Another thing the Economic Leaders and the prime minister have in common is terror of straightforward discussion of Israel's fundamental, urgent economic problems: poor budget management, preposterous tax revenue forecasts, allocations to the religious and cronies of the government, corruption and the bloated public sector. And, of course, the price of Israel's diplomatic performance.
Like their prime minister, the Economic Leaders prefer to cling to that tired old mantra about interest rates. For instance, in a press release on Sunday, they repeated that the Bank of Israel's "draconian interest rates are depressing consumption and demand, and therefore also production and trade, generating a vicious circle of recession and unemployment."

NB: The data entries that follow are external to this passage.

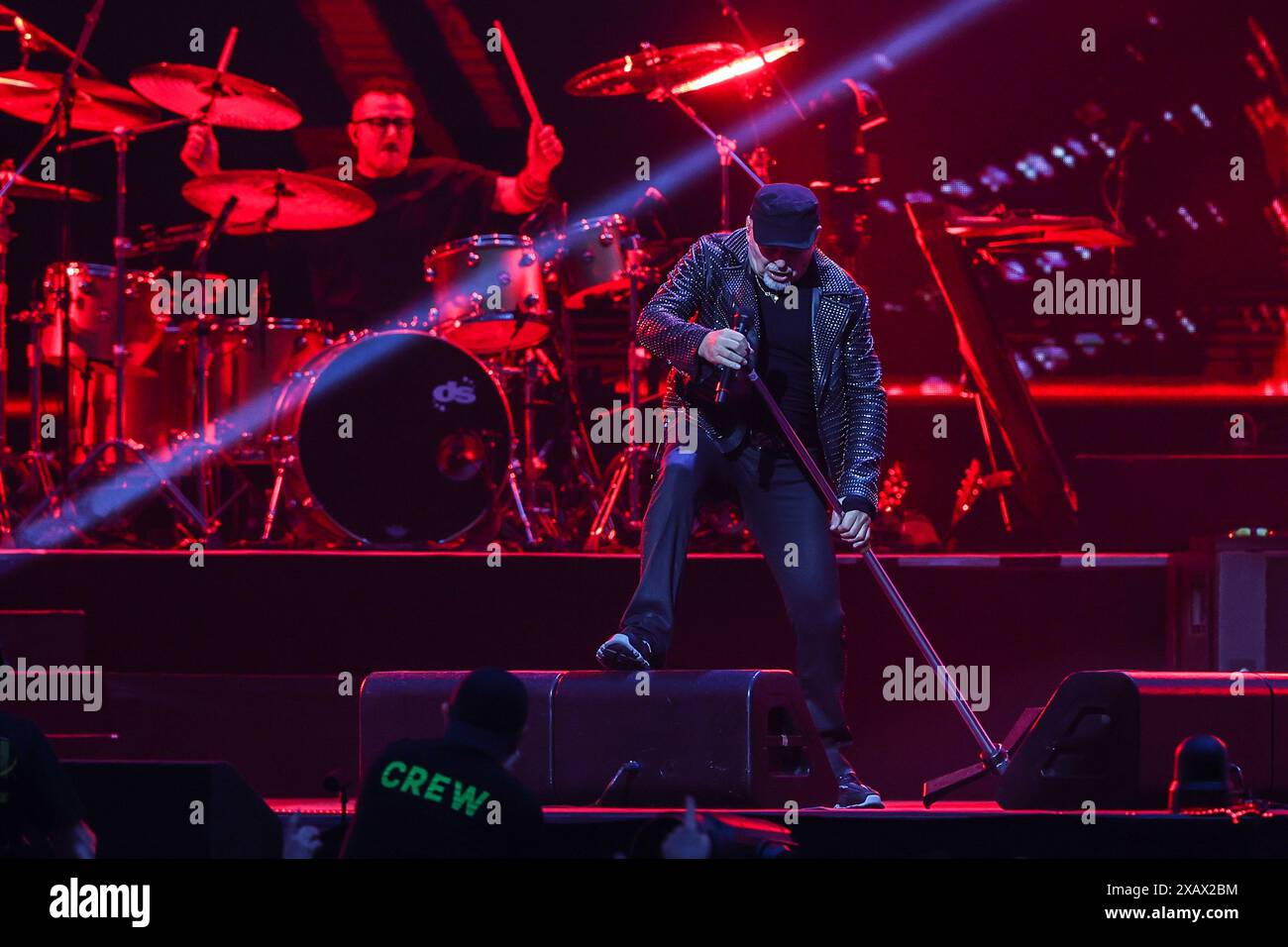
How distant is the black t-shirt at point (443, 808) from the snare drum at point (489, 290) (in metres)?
5.20

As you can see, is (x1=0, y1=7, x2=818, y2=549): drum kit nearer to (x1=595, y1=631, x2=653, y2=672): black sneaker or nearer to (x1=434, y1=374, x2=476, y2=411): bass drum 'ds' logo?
(x1=434, y1=374, x2=476, y2=411): bass drum 'ds' logo

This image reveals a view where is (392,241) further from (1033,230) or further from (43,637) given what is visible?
(43,637)

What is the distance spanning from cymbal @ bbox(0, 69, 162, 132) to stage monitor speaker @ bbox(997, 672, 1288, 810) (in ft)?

The prime minister apparently concurs, since his bureau bosses spent the last two weeks leaking about intentions to depose the central bank governor, based on his maintaining an interest rate policy that contravened government policy.
It is time to tell the sad truth about interest rates, a truth that most financial officers and economists working for the Economic Leaders know perfectly well, a simple truth that Israel's bankers and capital market people are aware of, a truth that even the Finance Ministry and maybe even the Prime Minister's Office recognize - though they wouldn't admit it for the world.
Yes, ladies and gentlemen, the truth is that even if governor David Klein were to be kicked out first thing tomorrow morning, and if he were replaced by Arik himself; even if the Bank of Israel were to be transformed into a department of the Finance Ministry; even if Klein is replaced by the leader of the Economic Leaders - Israel Corporation chairman Yossi Rosen - lending rates wouldn't so much as twitch. The chance that any of them would cut the interest rates is roughly zero.
The reason is painfully simple. The draconian rates the central bank charges on its sources are the sole source of stability left. It is the only thing preventing investors from chasing after foreign currency vehicles. It is the only thing between the shekel and massive devaluation. It is the only thing stopping an inflationary outbreak and financial spiral of the kind we saw last June.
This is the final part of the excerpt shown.